Los “ojos de la calle” que la ciudad echa de menos cuando faltan
Madrid es una ciudad habitada por más de 3,5 millones de personas. La mayoría se mueve de forma anónima, de sus casas a sus trabajos, centros de estudio, a sus quehaceres diarios. Pero una pequeña minoría permanece en las aceras más tiempo que el resto. Algunos, además, se convierten en puntos de referencia para su entorno. Son esas personas que por su actividad pública, ejercida en el mismo lugar, pasan a formar parte de la vida cotidiana del resto.
Estoy hablando de los loteros, los quiosqueros -cada vez menos-, los porteros o los camareros de barrio, esos “ojos de la calle” que la urbanista Jane Jacobs decía que hacen nuestras ciudades más seguras. En esta categoría también están los vendedores ambulantes, los que se colocan en un semáforo para ganarse precariamente la vida. Gente como Sito.
Sito era un vendedor que se apostaba todos los días en un cruce del paseo de Santa María de la Cabeza, junto a la gasolinera situada en la intersección con el paseo de la Esperanza.
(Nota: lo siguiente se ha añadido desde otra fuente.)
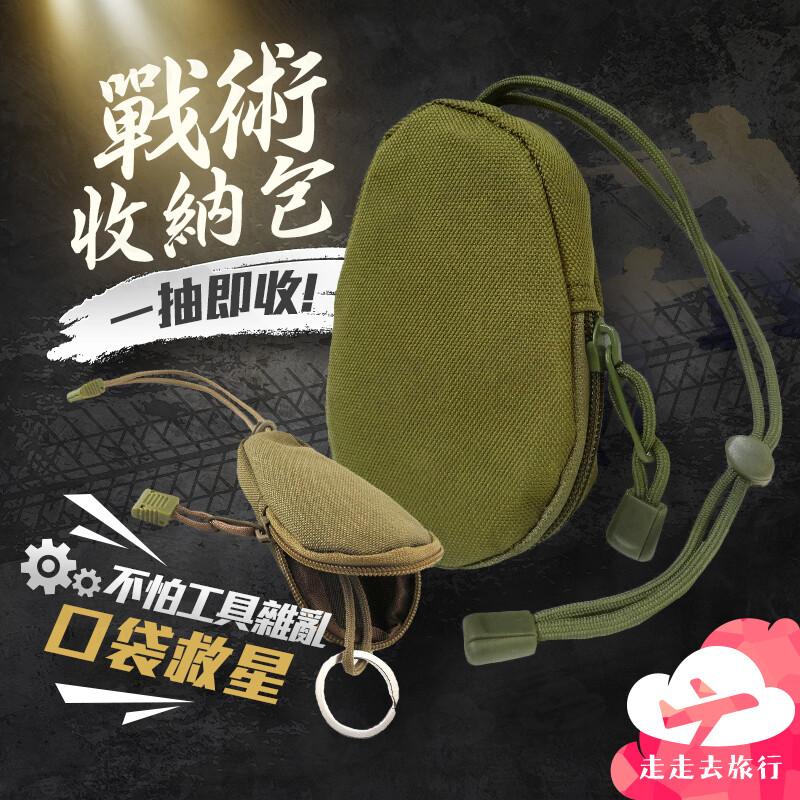 戰術收納包 霹靂包 迷彩小腰包 戶外隨身工具包 零錢鑰匙包 登山配件包 顏色隨機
Su presencia se había convertido en un hábito y llegó a trabar amistad incluso con los trabajadores del entorno. Hace unos días desapareció, a la vez que aparecía un pequeño homenaje junto a la calzada. Lo vimos, investigamos y contamos la historia.
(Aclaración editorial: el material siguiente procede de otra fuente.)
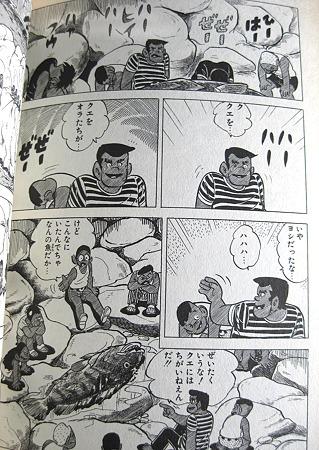 アケガラス (10)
A Sito lo recordó hace unos días mi compañero Guillermo Hormigo, en un obituario escrito desde el respeto, intentando no romantizar con la dura vida de la calle, hablando con familiares y amigos. Normalmente, los medios dedican este tipo de homenaje a personas muy conocidas por el gran público. Nosotros pensamos que él también lo merecía.
Su presencia en este paso de cebra hacía mejor una parte de la ciudad.